What do they do then? Glynis had insisted on suing the manufacturers of metalworking products she'd used years ago containing asbestos, though it is revealed that she knew the risks when she stole the stuff. But Shep has her give a deposition in which she lies, and boom, the funds are restored. What sucks is that, if Glynis had been fully aware of the severity of her illness, they could have just gone to Pemba in the first place and she could have had a happier last few months than she did. And Shep, too.
The way it all turned out nags at me. It's almost like Shriver is saying, see, it really doesn't do you any good being a "Mug." You have to be dishonest to get ahead. Shep and Glynis both could have been saved a lot of grief, and could have escaped a lot of bitterness, if she hadn't gone through with the impossible treatments. I'm highly skeptical of cancer "treatment" myself, and if I ever get a type where the use of poisons is needed to test it, I'd opt out. Cash in my retirement and head to Pemba, or something. The insurance companies are meant to be the villains here, but I think the doctors were worse. For money or pride, they just wouldn't level with Glynis.

-- -- --

**What you will do:**
**a)** Answer these questions from the book commentary:
(i) What did the products Glynis sued over contain?
(ii) Where could Glynis and Shep have gone in the first place?
(iii) Whom does the writer consider worse than the insurance companies?
**b)** List every person named in the book commentary.

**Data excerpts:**

-- -- --

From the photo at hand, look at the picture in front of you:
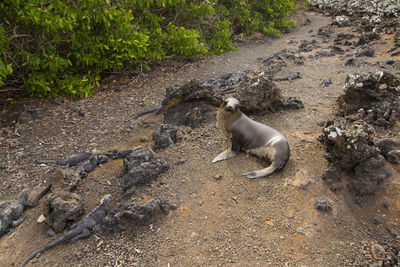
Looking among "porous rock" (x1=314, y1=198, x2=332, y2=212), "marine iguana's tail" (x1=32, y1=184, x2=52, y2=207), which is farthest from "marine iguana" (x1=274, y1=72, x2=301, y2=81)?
"marine iguana's tail" (x1=32, y1=184, x2=52, y2=207)

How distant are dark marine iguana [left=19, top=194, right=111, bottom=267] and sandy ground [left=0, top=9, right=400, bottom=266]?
0.21 ft

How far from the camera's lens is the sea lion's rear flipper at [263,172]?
349 cm

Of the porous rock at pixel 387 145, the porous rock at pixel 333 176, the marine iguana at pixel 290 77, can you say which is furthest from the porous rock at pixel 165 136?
the marine iguana at pixel 290 77

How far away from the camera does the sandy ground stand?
2.76 meters

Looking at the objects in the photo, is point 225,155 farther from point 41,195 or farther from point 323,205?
point 41,195

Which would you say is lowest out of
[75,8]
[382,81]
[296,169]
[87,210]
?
[87,210]

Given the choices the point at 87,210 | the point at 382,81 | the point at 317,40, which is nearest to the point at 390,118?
the point at 382,81

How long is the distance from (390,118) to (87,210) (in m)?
4.05

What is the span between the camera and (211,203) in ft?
10.6

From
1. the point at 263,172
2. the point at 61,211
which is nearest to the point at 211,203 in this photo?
the point at 263,172

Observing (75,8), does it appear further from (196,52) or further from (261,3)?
(261,3)

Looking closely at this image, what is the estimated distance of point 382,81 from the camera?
4645 mm

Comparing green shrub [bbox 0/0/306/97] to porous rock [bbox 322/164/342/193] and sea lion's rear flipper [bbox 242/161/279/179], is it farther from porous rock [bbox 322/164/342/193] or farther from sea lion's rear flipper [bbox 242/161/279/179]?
porous rock [bbox 322/164/342/193]

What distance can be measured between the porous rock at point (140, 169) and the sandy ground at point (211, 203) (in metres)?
0.10
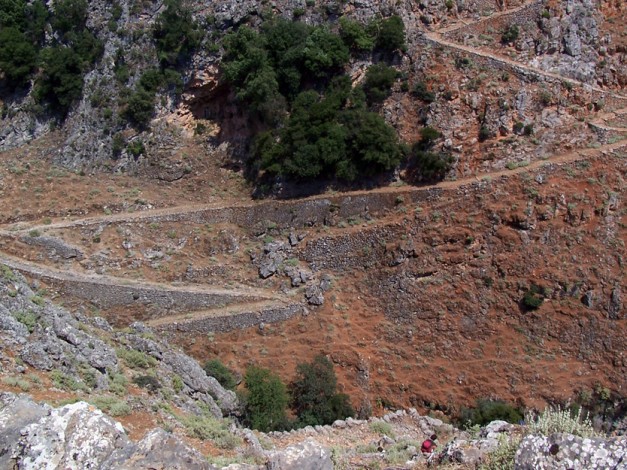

-- -- --

**Exercise results:**
**a)**
(i) Asbestos.
(ii) Pemba.
(iii) The doctors.

**b)** Glynis, Shep, Shriver